Source extract:

- Opening Delimiter -

From early sci-fi writers to the marvels of modern CGI, humans have long crafted worlds of weirdness and wonder, but sometimes reality is even stranger than fiction.

Think psychedelic hillsides, a bright pink lake, a hellish 30 metre-deep fire pit and terrifyingly high pillars of rock.

Some of these surreal scenes have to be seen to be believed…

1. Socotra, Yemen

A remote, rocky outcrop in the Indian Ocean, Socotra owes its fame to a single species of shrub that doesn’t seem to understand the laws of gravity. The ethereal dragon’s blood trees rise from the soil like an army of umbrellas blown inside out by the wind, and take their name from their deep crimson sap, said by locals to possess magical properties.

They’re a good fit for the island’s otherworldly terrain, and are regularly compared to UFOs.

- Closing Delimiter -

Problem 1: In the surreal-landscapes excerpt, what gives Socotra's dragon's blood trees their name?
Problem 2: List every scene that the surreal-landscapes excerpt names in its "Think..." sentence.
Problem 3: Please write out the surreal-landscapes excerpt between "Think psychedelic hillsides, a" and "possess magical properties.", inclusive.

Supplied material:
- Opening Delimiter -

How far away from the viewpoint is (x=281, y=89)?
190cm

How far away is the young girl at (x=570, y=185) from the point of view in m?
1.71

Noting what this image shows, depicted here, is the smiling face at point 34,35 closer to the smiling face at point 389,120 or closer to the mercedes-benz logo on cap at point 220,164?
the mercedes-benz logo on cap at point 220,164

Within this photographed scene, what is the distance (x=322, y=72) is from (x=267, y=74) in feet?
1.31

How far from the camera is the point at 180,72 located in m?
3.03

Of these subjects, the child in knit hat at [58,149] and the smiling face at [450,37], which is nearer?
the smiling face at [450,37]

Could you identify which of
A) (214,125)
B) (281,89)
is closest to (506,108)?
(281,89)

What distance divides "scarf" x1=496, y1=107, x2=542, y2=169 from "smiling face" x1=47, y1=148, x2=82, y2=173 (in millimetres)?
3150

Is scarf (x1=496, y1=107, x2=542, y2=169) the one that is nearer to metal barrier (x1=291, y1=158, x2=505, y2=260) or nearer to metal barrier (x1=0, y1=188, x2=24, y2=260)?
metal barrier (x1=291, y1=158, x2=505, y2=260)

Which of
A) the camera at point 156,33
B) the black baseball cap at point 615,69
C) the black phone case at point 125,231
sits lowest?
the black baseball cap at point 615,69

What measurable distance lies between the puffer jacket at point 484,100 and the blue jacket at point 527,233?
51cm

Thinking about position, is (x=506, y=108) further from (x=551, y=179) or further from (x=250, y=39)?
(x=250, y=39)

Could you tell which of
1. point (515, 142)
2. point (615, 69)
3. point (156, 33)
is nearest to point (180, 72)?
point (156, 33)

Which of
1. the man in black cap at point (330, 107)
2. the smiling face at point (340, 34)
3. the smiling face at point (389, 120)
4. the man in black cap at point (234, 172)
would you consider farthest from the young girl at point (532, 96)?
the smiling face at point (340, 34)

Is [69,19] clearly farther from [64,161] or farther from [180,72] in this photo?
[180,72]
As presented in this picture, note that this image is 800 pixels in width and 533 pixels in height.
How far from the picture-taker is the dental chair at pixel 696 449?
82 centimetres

- Closing Delimiter -
- Opening Delimiter -

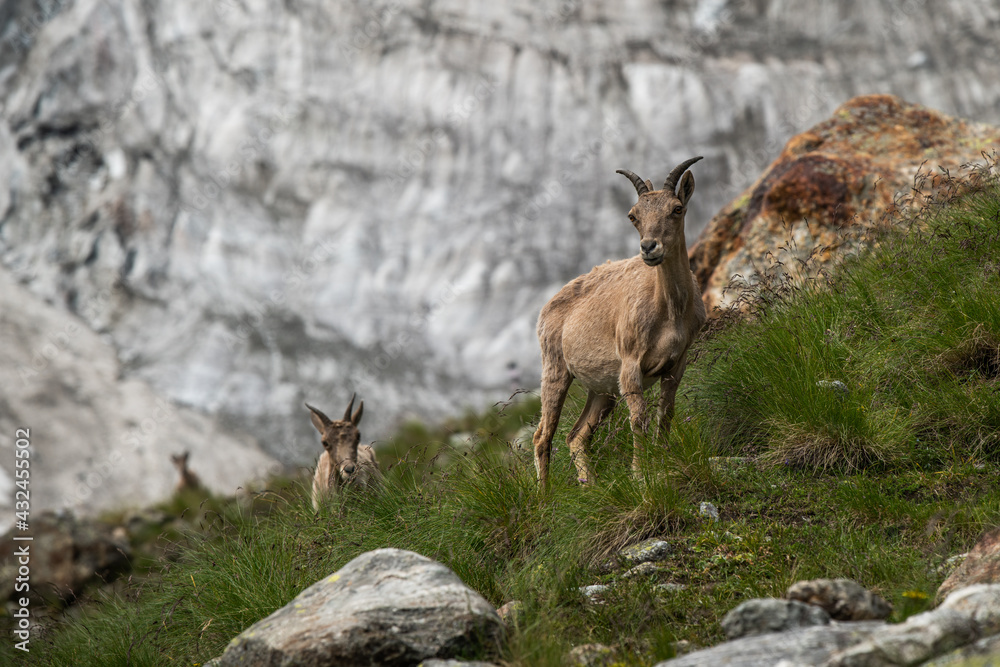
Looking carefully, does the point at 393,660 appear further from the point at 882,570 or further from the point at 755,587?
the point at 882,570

- Closing Delimiter -

Solution 1: Their deep crimson sap.

Solution 2:
- psychedelic hillsides
- a bright pink lake
- a hellish 30 metre-deep fire pit
- terrifyingly high pillars of rock

Solution 3:
Think psychedelic hillsides, a bright pink lake, a hellish 30 metre-deep fire pit and terrifyingly high pillars of rock.

Some of these surreal scenes have to be seen to be believed…

1. Socotra, Yemen

A remote, rocky outcrop in the Indian Ocean, Socotra owes its fame to a single species of shrub that doesn’t seem to understand the laws of gravity. The ethereal dragon’s blood trees rise from the soil like an army of umbrellas blown inside out by the wind, and take their name from their deep crimson sap, said by locals to possess magical properties.